--- Problem details ---
What follows is data; output all of it exactly as given.

##### Source records

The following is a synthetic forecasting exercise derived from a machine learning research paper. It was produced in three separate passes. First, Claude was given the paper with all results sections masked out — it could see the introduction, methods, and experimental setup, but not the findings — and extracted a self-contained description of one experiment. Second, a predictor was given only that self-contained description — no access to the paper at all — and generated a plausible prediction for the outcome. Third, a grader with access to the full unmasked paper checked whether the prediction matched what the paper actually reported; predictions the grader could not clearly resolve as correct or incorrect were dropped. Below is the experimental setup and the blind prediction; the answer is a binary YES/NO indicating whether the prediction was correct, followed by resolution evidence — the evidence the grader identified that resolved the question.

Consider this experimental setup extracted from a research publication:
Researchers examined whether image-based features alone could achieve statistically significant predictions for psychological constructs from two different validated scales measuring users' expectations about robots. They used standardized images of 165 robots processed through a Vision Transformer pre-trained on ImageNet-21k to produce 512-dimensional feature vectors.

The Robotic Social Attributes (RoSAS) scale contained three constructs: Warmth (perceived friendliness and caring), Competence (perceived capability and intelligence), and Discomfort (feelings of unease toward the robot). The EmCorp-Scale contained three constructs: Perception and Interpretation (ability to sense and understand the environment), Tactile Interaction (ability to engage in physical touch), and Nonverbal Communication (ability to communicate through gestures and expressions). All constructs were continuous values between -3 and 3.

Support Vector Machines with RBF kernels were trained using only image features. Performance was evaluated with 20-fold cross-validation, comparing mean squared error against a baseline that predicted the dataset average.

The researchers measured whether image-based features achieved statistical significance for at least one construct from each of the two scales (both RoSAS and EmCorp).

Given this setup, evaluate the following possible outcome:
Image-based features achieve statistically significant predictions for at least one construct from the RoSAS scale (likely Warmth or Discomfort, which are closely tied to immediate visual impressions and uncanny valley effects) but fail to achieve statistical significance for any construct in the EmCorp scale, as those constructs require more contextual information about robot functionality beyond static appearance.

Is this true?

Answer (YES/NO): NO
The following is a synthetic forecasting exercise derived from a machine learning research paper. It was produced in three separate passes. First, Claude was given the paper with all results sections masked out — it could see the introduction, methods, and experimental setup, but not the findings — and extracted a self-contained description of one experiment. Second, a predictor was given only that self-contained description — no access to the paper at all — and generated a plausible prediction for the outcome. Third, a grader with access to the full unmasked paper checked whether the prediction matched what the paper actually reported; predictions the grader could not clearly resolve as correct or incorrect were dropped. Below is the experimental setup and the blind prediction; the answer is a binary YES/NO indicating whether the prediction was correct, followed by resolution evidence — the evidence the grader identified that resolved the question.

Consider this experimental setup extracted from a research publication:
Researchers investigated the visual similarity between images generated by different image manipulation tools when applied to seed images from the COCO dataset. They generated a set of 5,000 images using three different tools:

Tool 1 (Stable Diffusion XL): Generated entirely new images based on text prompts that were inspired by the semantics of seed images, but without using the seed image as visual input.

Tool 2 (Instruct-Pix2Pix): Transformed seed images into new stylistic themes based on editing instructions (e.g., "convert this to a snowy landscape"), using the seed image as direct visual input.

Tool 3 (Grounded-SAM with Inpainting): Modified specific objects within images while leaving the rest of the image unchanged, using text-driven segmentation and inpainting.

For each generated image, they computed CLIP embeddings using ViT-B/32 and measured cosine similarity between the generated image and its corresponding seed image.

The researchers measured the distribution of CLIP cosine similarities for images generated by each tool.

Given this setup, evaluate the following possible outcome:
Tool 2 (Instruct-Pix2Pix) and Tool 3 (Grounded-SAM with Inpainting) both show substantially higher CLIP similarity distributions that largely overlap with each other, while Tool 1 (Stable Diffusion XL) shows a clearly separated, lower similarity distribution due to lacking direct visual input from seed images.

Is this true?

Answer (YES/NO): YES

##########

--- Reply ---
The following is a synthetic forecasting exercise derived from a machine learning research paper. It was produced in three separate passes. First, Claude was given the paper with all results sections masked out — it could see the introduction, methods, and experimental setup, but not the findings — and extracted a self-contained description of one experiment. Second, a predictor was given only that self-contained description — no access to the paper at all — and generated a plausible prediction for the outcome. Third, a grader with access to the full unmasked paper checked whether the prediction matched what the paper actually reported; predictions the grader could not clearly resolve as correct or incorrect were dropped. Below is the experimental setup and the blind prediction; the answer is a binary YES/NO indicating whether the prediction was correct, followed by resolution evidence — the evidence the grader identified that resolved the question.

Consider this experimental setup extracted from a research publication:
Researchers examined whether image-based features alone could achieve statistically significant predictions for psychological constructs from two different validated scales measuring users' expectations about robots. They used standardized images of 165 robots processed through a Vision Transformer pre-trained on ImageNet-21k to produce 512-dimensional feature vectors.

The Robotic Social Attributes (RoSAS) scale contained three constructs: Warmth (perceived friendliness and caring), Competence (perceived capability and intelligence), and Discomfort (feelings of unease toward the robot). The EmCorp-Scale contained three constructs: Perception and Interpretation (ability to sense and understand the environment), Tactile Interaction (ability to engage in physical touch), and Nonverbal Communication (ability to communicate through gestures and expressions). All constructs were continuous values between -3 and 3.

Support Vector Machines with RBF kernels were trained using only image features. Performance was evaluated with 20-fold cross-validation, comparing mean squared error against a baseline that predicted the dataset average.

The researchers measured whether image-based features achieved statistical significance for at least one construct from each of the two scales (both RoSAS and EmCorp).

Given this setup, evaluate the following possible outcome:
Image-based features achieve statistically significant predictions for at least one construct from the RoSAS scale (likely Warmth or Discomfort, which are closely tied to immediate visual impressions and uncanny valley effects) but fail to achieve statistical significance for any construct in the EmCorp scale, as those constructs require more contextual information about robot functionality beyond static appearance.

Is this true?

Answer (YES/NO): NO
The following is a synthetic forecasting exercise derived from a machine learning research paper. It was produced in three separate passes. First, Claude was given the paper with all results sections masked out — it could see the introduction, methods, and experimental setup, but not the findings — and extracted a self-contained description of one experiment. Second, a predictor was given only that self-contained description — no access to the paper at all — and generated a plausible prediction for the outcome. Third, a grader with access to the full unmasked paper checked whether the prediction matched what the paper actually reported; predictions the grader could not clearly resolve as correct or incorrect were dropped. Below is the experimental setup and the blind prediction; the answer is a binary YES/NO indicating whether the prediction was correct, followed by resolution evidence — the evidence the grader identified that resolved the question.

Consider this experimental setup extracted from a research publication:
Researchers investigated the visual similarity between images generated by different image manipulation tools when applied to seed images from the COCO dataset. They generated a set of 5,000 images using three different tools:

Tool 1 (Stable Diffusion XL): Generated entirely new images based on text prompts that were inspired by the semantics of seed images, but without using the seed image as visual input.

Tool 2 (Instruct-Pix2Pix): Transformed seed images into new stylistic themes based on editing instructions (e.g., "convert this to a snowy landscape"), using the seed image as direct visual input.

Tool 3 (Grounded-SAM with Inpainting): Modified specific objects within images while leaving the rest of the image unchanged, using text-driven segmentation and inpainting.

For each generated image, they computed CLIP embeddings using ViT-B/32 and measured cosine similarity between the generated image and its corresponding seed image.

The researchers measured the distribution of CLIP cosine similarities for images generated by each tool.

Given this setup, evaluate the following possible outcome:
Tool 2 (Instruct-Pix2Pix) and Tool 3 (Grounded-SAM with Inpainting) both show substantially higher CLIP similarity distributions that largely overlap with each other, while Tool 1 (Stable Diffusion XL) shows a clearly separated, lower similarity distribution due to lacking direct visual input from seed images.

Is this true?

Answer (YES/NO): YES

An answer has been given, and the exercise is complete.